Selected text:

.....

Thus, Jordan asserts that he was treated differently and less favorably than Caucasian employees,
on the basis of his race. He asserts a Title VII disparate treatment claim and a claim for
intentional infliction of emotional distress. Anixter seeks dismissal under Fed. R. Civ. P.
12(b)(6), asserting that the Petition fails to state a claim upon which relief can be granted.
II.
Dismissal Standards
In considering a Rule 12(b)(6) dismissal motion, a court must determine whether the
plaintiff has stated a claim upon which relief may be granted. See Fed. R. Civ. P. 12(b)(6). The
Rules require “a short and plain statement of the claim to show that the pleader is entitled to
relief.” Fed. R. Civ. P. 8(a)(2). A complaint must provide “more than labels and conclusions,
and a formulaic recitation of the elements of a cause of action.” Bell Atlantic Corp. v. Twombly,
550 U.S. 544, 555 (2007). However, the standard does “not require a heightened fact pleading of
specifics, but only enough facts to state a claim to relief that is plausible on its face,” and the
factual allegations “must be enough to raise a right to relief above the speculative level.” Id. at
555-56, 570 (citations omitted). “Asking for plausible grounds ... does not impose a probability
requirement at the pleading stage; it simply calls for enough facts to raise a reasonable
expectation that discovery will reveal evidence [supporting the claim].

.....

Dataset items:
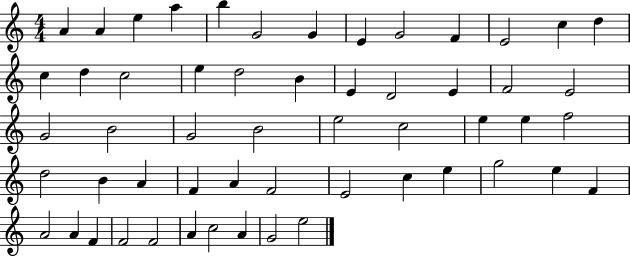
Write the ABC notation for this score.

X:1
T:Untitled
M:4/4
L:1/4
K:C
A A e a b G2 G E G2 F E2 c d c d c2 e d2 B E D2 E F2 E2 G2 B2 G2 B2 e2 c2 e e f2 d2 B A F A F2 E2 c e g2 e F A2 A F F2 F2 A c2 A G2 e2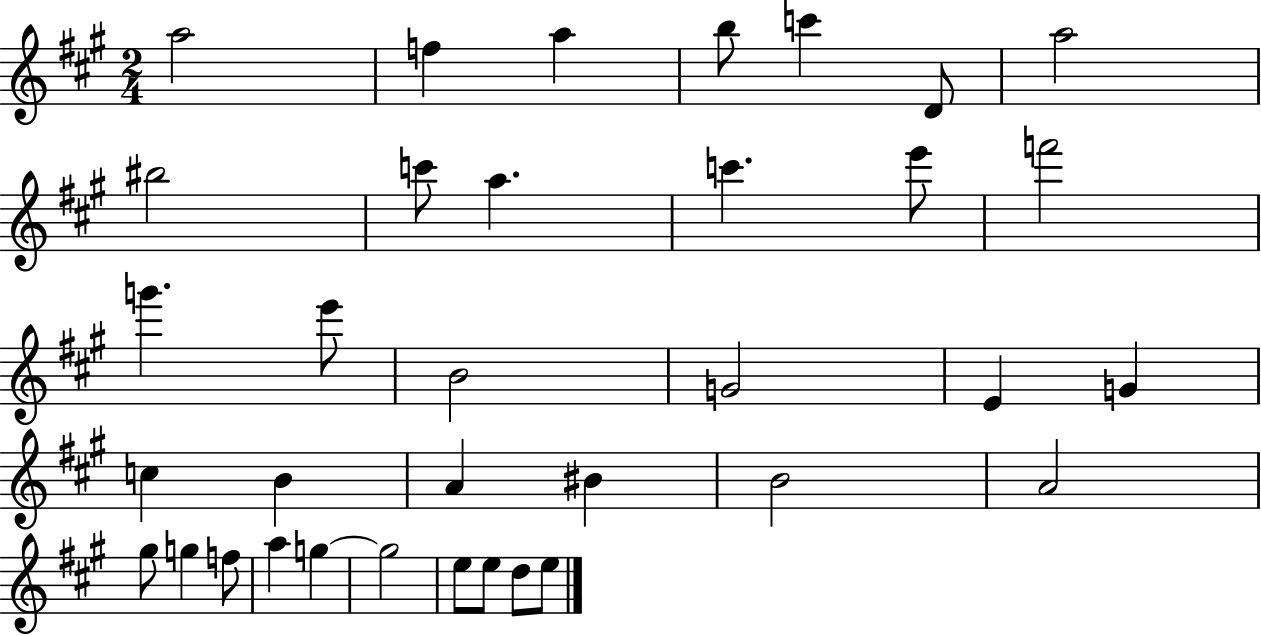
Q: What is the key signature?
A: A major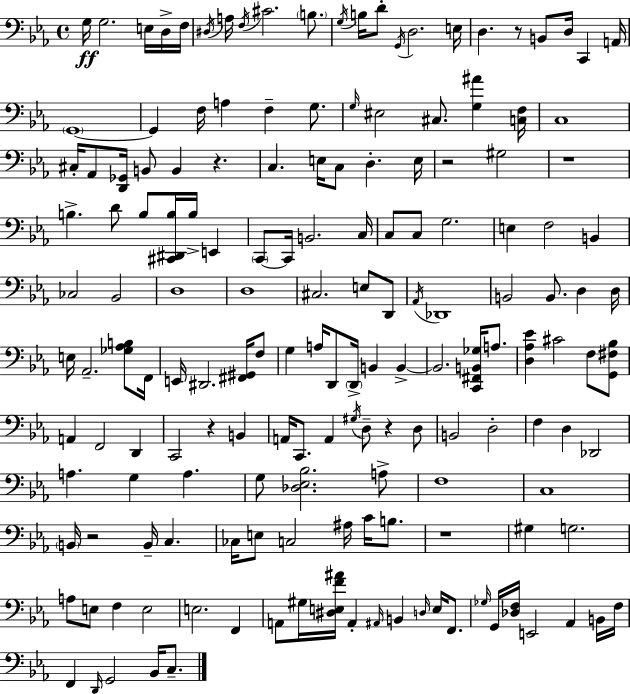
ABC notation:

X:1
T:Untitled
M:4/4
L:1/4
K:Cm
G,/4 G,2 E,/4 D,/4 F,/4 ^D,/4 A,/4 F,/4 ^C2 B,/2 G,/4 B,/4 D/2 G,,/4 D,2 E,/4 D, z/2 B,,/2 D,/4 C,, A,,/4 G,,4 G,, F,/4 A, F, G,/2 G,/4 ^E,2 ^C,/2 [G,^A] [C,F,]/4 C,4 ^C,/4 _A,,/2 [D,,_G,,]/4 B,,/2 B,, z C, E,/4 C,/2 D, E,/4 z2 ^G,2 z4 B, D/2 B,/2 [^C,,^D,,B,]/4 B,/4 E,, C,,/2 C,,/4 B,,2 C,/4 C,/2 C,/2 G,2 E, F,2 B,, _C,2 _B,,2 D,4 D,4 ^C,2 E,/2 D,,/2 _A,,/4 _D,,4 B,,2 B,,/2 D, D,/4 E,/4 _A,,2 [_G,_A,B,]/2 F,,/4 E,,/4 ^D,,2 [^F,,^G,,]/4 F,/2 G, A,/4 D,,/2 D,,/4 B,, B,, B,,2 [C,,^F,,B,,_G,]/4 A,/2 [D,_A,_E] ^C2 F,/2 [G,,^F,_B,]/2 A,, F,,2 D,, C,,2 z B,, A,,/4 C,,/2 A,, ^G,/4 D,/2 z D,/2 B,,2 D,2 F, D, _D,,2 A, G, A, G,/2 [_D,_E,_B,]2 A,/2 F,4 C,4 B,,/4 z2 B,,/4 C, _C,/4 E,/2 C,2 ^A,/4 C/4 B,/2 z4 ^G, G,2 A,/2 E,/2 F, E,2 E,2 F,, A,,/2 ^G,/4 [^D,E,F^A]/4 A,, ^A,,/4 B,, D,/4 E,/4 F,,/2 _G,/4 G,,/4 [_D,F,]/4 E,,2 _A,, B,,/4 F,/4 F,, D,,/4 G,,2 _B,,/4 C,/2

.....

Given request: Return the portion of the court opinion excerpt above from "Thus, Jordan asserts" up to and including "under Fed. R. Civ. P.", copied verbatim.

Written solution:
Thus, Jordan asserts that he was treated differently and less favorably than Caucasian employees,
on the basis of his race. He asserts a Title VII disparate treatment claim and a claim for
intentional infliction of emotional distress. Anixter seeks dismissal under Fed. R. Civ. P.